EXERCISE PROMPT:
For each line of the data below that holds "nodeType", copy the line.

(Saved data entries)
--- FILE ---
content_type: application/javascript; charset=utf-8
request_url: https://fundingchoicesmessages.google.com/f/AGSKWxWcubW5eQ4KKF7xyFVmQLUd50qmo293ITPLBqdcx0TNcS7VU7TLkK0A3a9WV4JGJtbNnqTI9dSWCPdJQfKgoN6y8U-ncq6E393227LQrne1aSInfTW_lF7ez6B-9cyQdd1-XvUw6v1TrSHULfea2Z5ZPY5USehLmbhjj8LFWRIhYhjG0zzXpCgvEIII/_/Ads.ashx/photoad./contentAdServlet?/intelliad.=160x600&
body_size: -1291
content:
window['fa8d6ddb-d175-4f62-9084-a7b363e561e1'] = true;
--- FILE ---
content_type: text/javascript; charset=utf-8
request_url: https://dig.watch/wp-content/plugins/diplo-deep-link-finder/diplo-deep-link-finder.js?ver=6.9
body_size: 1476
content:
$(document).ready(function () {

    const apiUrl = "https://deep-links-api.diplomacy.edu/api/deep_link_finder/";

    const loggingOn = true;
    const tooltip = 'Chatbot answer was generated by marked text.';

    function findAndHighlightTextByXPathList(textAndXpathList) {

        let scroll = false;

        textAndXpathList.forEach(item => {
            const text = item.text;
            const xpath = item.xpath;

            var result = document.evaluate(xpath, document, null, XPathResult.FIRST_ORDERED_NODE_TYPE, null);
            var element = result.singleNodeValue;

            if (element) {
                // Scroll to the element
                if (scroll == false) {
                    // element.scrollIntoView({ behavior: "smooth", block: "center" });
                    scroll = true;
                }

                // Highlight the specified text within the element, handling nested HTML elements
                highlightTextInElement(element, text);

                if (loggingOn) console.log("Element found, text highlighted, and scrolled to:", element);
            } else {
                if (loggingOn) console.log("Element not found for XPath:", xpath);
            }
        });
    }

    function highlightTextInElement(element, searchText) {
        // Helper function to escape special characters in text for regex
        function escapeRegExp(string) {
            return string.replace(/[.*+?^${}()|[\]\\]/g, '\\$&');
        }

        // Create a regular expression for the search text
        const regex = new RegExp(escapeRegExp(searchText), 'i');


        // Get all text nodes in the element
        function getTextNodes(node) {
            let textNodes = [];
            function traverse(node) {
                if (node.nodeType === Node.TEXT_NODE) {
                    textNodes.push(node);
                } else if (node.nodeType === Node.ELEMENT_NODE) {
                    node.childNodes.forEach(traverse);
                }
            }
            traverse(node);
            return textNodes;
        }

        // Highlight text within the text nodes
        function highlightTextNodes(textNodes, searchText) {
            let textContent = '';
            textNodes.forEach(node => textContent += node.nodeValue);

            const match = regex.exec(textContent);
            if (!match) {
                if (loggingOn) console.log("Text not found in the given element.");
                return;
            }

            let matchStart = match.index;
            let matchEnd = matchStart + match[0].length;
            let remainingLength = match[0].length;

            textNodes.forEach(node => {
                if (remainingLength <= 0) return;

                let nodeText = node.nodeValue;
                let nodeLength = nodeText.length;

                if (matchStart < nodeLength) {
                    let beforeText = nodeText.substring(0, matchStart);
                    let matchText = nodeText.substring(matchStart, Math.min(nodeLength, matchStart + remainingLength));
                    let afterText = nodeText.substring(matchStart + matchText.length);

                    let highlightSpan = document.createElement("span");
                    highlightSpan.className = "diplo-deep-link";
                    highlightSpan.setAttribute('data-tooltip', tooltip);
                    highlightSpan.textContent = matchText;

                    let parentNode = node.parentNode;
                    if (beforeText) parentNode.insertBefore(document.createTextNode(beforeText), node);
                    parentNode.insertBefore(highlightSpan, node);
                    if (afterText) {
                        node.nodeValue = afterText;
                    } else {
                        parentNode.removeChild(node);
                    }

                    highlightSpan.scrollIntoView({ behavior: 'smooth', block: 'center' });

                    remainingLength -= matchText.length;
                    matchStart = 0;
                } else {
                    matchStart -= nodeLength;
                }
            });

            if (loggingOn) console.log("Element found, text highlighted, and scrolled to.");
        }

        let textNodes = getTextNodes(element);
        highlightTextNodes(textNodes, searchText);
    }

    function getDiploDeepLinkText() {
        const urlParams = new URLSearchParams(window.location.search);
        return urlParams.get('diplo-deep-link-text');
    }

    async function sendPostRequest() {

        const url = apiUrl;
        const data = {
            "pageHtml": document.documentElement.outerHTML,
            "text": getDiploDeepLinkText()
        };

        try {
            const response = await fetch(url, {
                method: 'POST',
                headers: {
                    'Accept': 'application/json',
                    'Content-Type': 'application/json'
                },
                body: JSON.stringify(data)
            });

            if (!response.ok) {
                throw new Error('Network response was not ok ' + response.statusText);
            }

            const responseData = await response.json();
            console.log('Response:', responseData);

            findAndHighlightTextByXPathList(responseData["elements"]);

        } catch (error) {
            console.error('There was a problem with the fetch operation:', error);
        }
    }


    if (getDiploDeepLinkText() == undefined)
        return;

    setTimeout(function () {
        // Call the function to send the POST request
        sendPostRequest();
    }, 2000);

TASK RESULT:
                if (node.nodeType === Node.TEXT_NODE) {
                } else if (node.nodeType === Node.ELEMENT_NODE) {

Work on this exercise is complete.